What you need to do: What you write must be the lines from the one holding "Luca Macauda, ST, 2015, pastello" through the final line of the records below, reproduced exactly, minus the pictures.

The input:
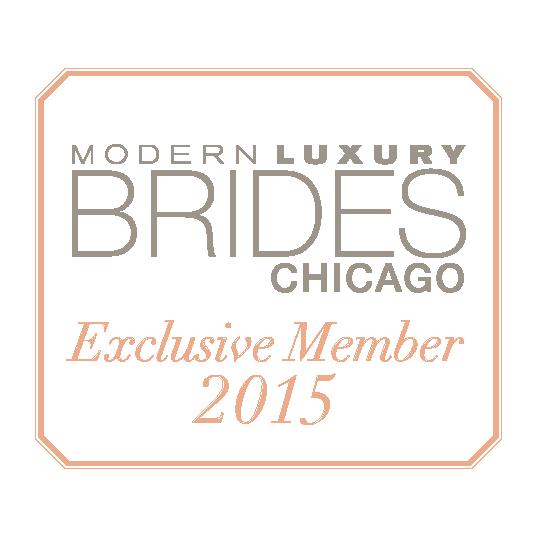 Modern Luxury Bridal Marketplace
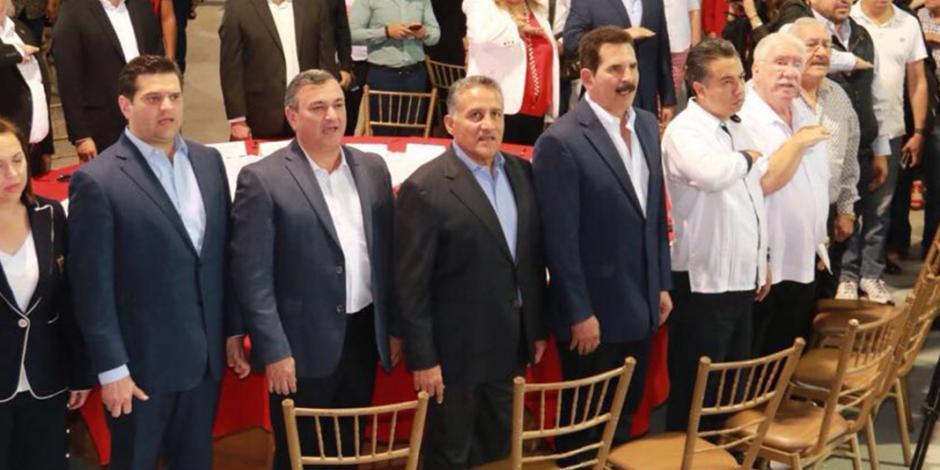 Se debe eliminar el fuero a los servidores públicos: Arturo Zamora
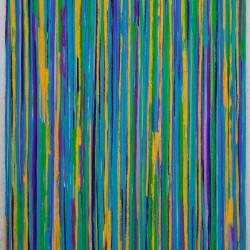 Luca Macauda, ST, 2015, pastello morbido su carta applicata su tavola, 105x75cm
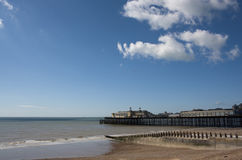 Hastings Pier, East Sussex Royalty Free Stock Photography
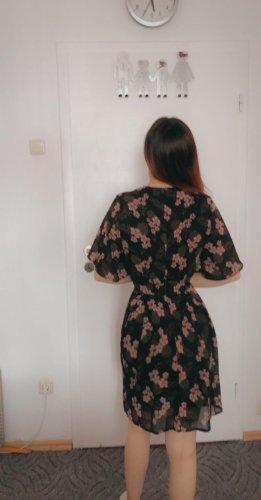 blue vanilla Longsleeve Dress black-pink mixture fibre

Exercise output:
 Luca Macauda, ST, 2015, pastello morbido su carta applicata su tavola, 105x75cm
 Hastings Pier, East Sussex Royalty Free Stock Photography
 blue vanilla Longsleeve Dress black-pink mixture fibre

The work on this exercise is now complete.